:: Exercise description ::
Rewrite all of the lines below, replacing every "farthest" with "most distant" and keeping everything else the same. Leave the pictures out of your answer.

:: Material ::
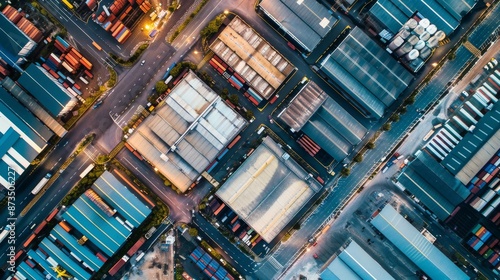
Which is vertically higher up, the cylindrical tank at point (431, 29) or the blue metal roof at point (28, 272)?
the cylindrical tank at point (431, 29)

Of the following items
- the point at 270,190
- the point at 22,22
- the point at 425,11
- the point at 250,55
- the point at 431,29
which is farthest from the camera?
the point at 270,190

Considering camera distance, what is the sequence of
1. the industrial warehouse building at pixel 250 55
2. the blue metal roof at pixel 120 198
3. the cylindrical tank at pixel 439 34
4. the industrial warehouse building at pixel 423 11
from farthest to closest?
the blue metal roof at pixel 120 198 → the industrial warehouse building at pixel 250 55 → the industrial warehouse building at pixel 423 11 → the cylindrical tank at pixel 439 34

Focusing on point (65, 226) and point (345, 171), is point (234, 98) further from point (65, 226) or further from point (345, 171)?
point (65, 226)

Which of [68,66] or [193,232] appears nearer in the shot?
[68,66]

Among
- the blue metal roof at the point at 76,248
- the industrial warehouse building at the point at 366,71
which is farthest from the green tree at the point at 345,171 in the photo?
the blue metal roof at the point at 76,248

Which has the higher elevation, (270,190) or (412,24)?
(412,24)

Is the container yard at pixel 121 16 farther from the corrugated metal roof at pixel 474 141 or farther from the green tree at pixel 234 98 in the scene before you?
the corrugated metal roof at pixel 474 141

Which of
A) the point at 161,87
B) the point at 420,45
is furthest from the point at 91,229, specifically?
the point at 420,45
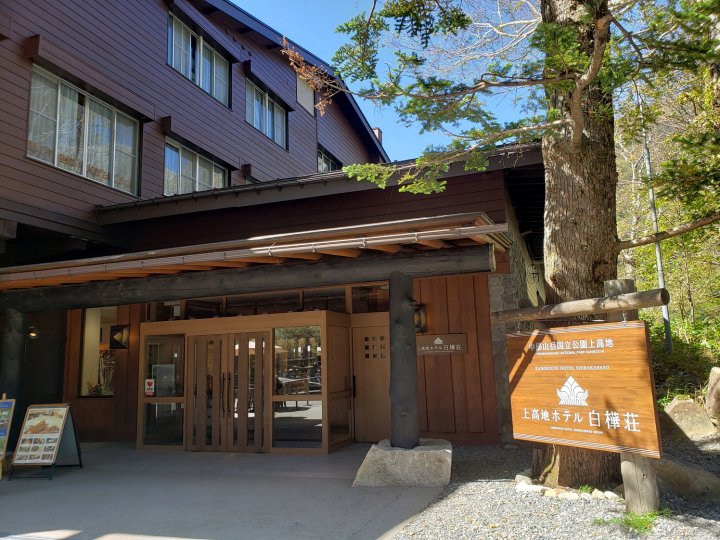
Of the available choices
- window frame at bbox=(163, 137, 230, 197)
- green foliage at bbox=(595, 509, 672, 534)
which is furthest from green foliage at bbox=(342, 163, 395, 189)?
window frame at bbox=(163, 137, 230, 197)

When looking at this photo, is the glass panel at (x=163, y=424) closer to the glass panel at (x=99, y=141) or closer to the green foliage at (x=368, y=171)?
the glass panel at (x=99, y=141)

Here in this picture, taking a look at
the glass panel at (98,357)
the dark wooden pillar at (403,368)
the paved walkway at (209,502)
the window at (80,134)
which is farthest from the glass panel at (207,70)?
the dark wooden pillar at (403,368)

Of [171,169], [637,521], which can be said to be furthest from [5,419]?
[637,521]

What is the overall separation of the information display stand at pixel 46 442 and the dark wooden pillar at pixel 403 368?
14.6 ft

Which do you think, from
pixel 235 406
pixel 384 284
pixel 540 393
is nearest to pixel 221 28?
pixel 384 284

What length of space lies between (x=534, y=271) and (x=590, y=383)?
39.8 ft

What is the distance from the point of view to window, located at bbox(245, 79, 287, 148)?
1552 cm

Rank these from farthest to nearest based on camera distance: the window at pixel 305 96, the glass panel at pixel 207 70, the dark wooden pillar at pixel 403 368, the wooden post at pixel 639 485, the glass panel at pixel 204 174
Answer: the window at pixel 305 96 → the glass panel at pixel 207 70 → the glass panel at pixel 204 174 → the dark wooden pillar at pixel 403 368 → the wooden post at pixel 639 485

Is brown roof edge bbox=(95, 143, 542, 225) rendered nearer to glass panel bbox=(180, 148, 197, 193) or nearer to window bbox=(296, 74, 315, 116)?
glass panel bbox=(180, 148, 197, 193)

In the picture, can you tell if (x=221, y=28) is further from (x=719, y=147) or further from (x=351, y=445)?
(x=719, y=147)

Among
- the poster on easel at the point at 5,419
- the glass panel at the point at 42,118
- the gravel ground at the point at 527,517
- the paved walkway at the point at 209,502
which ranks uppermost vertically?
the glass panel at the point at 42,118

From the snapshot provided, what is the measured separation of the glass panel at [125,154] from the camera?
36.6 feet

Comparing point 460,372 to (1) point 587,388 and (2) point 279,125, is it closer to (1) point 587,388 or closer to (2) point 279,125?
(1) point 587,388

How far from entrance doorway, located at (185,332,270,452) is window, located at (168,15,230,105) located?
287 inches
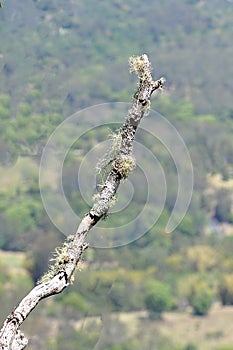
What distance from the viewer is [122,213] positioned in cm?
10925

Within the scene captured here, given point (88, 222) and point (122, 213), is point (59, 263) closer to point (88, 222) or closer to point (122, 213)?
point (88, 222)

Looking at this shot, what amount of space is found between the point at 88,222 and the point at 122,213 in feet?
342

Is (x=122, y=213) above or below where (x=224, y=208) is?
below

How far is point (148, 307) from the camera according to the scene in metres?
97.6

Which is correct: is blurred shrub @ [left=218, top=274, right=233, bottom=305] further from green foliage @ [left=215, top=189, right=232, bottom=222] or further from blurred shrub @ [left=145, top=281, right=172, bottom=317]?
green foliage @ [left=215, top=189, right=232, bottom=222]

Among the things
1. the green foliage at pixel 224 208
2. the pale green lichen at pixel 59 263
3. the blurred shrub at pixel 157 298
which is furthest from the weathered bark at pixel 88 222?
the green foliage at pixel 224 208

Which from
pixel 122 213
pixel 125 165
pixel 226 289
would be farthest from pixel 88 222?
pixel 122 213

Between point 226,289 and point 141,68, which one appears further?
point 226,289

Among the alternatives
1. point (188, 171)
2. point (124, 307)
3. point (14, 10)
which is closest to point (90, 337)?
point (124, 307)

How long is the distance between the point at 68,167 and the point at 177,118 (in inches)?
1655

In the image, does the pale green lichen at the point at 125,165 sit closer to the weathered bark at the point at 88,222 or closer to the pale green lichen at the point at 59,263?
the weathered bark at the point at 88,222

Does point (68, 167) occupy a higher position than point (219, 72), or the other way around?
point (219, 72)

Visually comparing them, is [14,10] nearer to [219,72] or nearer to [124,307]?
[219,72]

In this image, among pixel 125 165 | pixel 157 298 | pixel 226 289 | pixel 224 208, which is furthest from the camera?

:: Solution for this task ::
Which is vertically higher up, the cylindrical tank at point (431, 29) or the blue metal roof at point (28, 272)?
the cylindrical tank at point (431, 29)

Of the following items
- the point at 270,190
- the point at 22,22
- the point at 425,11
- the point at 250,55
- the point at 431,29
which is most distant from the camera?
the point at 270,190

Considering camera distance, what is the sequence of
1. the industrial warehouse building at pixel 250 55
2. the blue metal roof at pixel 120 198
3. the cylindrical tank at pixel 439 34
4. the industrial warehouse building at pixel 423 11
from most distant to closest?
the blue metal roof at pixel 120 198 → the industrial warehouse building at pixel 250 55 → the industrial warehouse building at pixel 423 11 → the cylindrical tank at pixel 439 34

Focusing on point (65, 226) and point (345, 171), is point (234, 98) further from point (65, 226) or further from point (345, 171)?
point (65, 226)

Which of [68,66] or [193,232] appears nearer in the shot?
[68,66]

Among
- the blue metal roof at the point at 76,248
- the industrial warehouse building at the point at 366,71
which is most distant from the green tree at the point at 345,171 in the photo?
the blue metal roof at the point at 76,248

Which has the higher elevation, (270,190) or (412,24)?
(412,24)

Is the container yard at pixel 121 16 farther from the corrugated metal roof at pixel 474 141 or farther from the green tree at pixel 234 98 in the scene before you?
the corrugated metal roof at pixel 474 141

Which of
A) the point at 161,87
B) the point at 420,45
is furthest from the point at 91,229, specifically?
the point at 420,45
Of the available choices
- window frame at bbox=(163, 137, 230, 197)
- green foliage at bbox=(595, 509, 672, 534)
which is furthest from green foliage at bbox=(342, 163, 395, 189)?
window frame at bbox=(163, 137, 230, 197)

When looking at this photo, is the glass panel at (x=163, y=424) closer to the glass panel at (x=99, y=141) or closer to the green foliage at (x=368, y=171)?
the glass panel at (x=99, y=141)

Here in this picture, taking a look at
the glass panel at (98,357)
the dark wooden pillar at (403,368)
the paved walkway at (209,502)
the window at (80,134)
which is most distant from the glass panel at (207,70)?
the dark wooden pillar at (403,368)

Of [171,169], [637,521], which can be said to be furthest from [5,419]?
[637,521]

What is the overall separation of the information display stand at pixel 46 442 and the dark wooden pillar at pixel 403 368?
14.6 ft

Which do you think, from
pixel 235 406
pixel 384 284
pixel 540 393
is nearest to pixel 221 28?
pixel 384 284

What length of space lies between (x=534, y=271) and (x=590, y=383)?
39.8 ft

What is the distance from the point of view to window, located at bbox(245, 79, 287, 148)?
1552 cm

Rank these from most distant to nearest based on camera distance: the window at pixel 305 96, the glass panel at pixel 207 70, the dark wooden pillar at pixel 403 368, the wooden post at pixel 639 485, the glass panel at pixel 204 174
Answer: the window at pixel 305 96 → the glass panel at pixel 207 70 → the glass panel at pixel 204 174 → the dark wooden pillar at pixel 403 368 → the wooden post at pixel 639 485

Is brown roof edge bbox=(95, 143, 542, 225) rendered nearer to glass panel bbox=(180, 148, 197, 193) or nearer to window bbox=(296, 74, 315, 116)?
glass panel bbox=(180, 148, 197, 193)

In the picture, can you tell if (x=221, y=28) is further from (x=719, y=147) or further from (x=351, y=445)?
(x=719, y=147)

Among
- the poster on easel at the point at 5,419
- the glass panel at the point at 42,118
- the gravel ground at the point at 527,517
- the paved walkway at the point at 209,502
which ranks uppermost vertically?
the glass panel at the point at 42,118

From the snapshot provided, what is the measured separation of the glass panel at [125,154] from the camera?
36.6 feet

Comparing point 460,372 to (1) point 587,388 and (2) point 279,125, is it closer to (1) point 587,388 or closer to (2) point 279,125?
(1) point 587,388

How far from entrance doorway, located at (185,332,270,452) is window, located at (168,15,230,105) located?
287 inches
What distance from the viewer is [122,213] positioned in cm?
10925

Within the scene captured here, given point (88, 222) and point (122, 213), is point (59, 263) closer to point (88, 222) or closer to point (122, 213)?
point (88, 222)

Looking at this shot, what amount of space is found between the point at 88,222 and the point at 122,213 in feet?
342

Is (x=122, y=213) above or below where (x=224, y=208) is?
below

How far is point (148, 307) from the camera according to the scene in metres?
97.6

Which is correct: is blurred shrub @ [left=218, top=274, right=233, bottom=305] further from green foliage @ [left=215, top=189, right=232, bottom=222] or further from blurred shrub @ [left=145, top=281, right=172, bottom=317]?
green foliage @ [left=215, top=189, right=232, bottom=222]

Among the things
1. the green foliage at pixel 224 208
2. the pale green lichen at pixel 59 263
3. the blurred shrub at pixel 157 298
which is furthest from the weathered bark at pixel 88 222?
the green foliage at pixel 224 208

Which from
pixel 122 213
pixel 125 165
pixel 226 289
would be most distant from pixel 88 222?
pixel 122 213

Between point 226,289 and point 141,68, which one appears further?
point 226,289

Among the alternatives
1. point (188, 171)
2. point (124, 307)
3. point (14, 10)
which is closest to point (90, 337)?
point (124, 307)

How long is the distance between the point at 68,167 and the point at 177,118 (in inches)?
1655

In the image, does the pale green lichen at the point at 125,165 sit closer to the weathered bark at the point at 88,222 or closer to the pale green lichen at the point at 59,263?
the weathered bark at the point at 88,222

Does point (68, 167) occupy a higher position than point (219, 72), or the other way around?
point (219, 72)

Visually comparing them, is [14,10] nearer to [219,72] or nearer to [124,307]?
[219,72]

In this image, among pixel 125 165 | pixel 157 298 | pixel 226 289 | pixel 224 208, which is furthest from the camera?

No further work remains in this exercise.